* The exercise *
Please copy out each line of the entries below word for word, leaving the pictures out of your answer.

▼

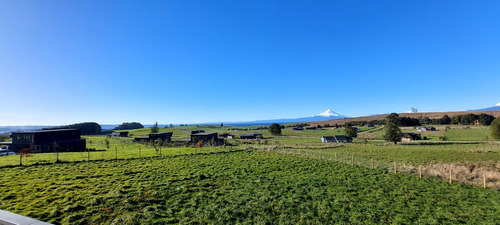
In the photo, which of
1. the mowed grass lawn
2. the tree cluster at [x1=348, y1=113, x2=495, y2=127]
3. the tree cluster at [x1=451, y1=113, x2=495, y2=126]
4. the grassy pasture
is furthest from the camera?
the tree cluster at [x1=348, y1=113, x2=495, y2=127]

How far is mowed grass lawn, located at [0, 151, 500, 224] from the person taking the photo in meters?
11.8

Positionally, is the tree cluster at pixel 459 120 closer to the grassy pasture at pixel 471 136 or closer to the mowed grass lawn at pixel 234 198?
the grassy pasture at pixel 471 136

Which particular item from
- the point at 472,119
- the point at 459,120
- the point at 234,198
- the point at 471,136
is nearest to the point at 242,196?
the point at 234,198

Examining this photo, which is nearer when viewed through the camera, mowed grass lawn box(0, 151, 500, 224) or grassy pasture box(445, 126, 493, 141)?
mowed grass lawn box(0, 151, 500, 224)

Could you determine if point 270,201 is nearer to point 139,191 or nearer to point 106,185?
point 139,191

▲

* Exercise solution *
In the photo, which of
1. the mowed grass lawn
2. the tree cluster at [x1=348, y1=113, x2=495, y2=127]
3. the tree cluster at [x1=451, y1=113, x2=495, y2=126]
4. the grassy pasture
is furthest from the camera?
the tree cluster at [x1=348, y1=113, x2=495, y2=127]

How far is mowed grass lawn, located at [0, 151, 500, 224] from the person taking the photo in meters?
11.8

Positionally, is the tree cluster at pixel 459 120 closer to the grassy pasture at pixel 471 136 or closer to the mowed grass lawn at pixel 234 198?
the grassy pasture at pixel 471 136

Which particular item from
- the point at 472,119
- the point at 459,120
- the point at 234,198
- the point at 471,136
is nearest to the point at 242,196?
the point at 234,198

Examining this photo, which is nearer when viewed through the camera, mowed grass lawn box(0, 151, 500, 224) or grassy pasture box(445, 126, 493, 141)?
mowed grass lawn box(0, 151, 500, 224)

Could you determine if point 270,201 is nearer to point 139,191 or nearer to point 106,185?
point 139,191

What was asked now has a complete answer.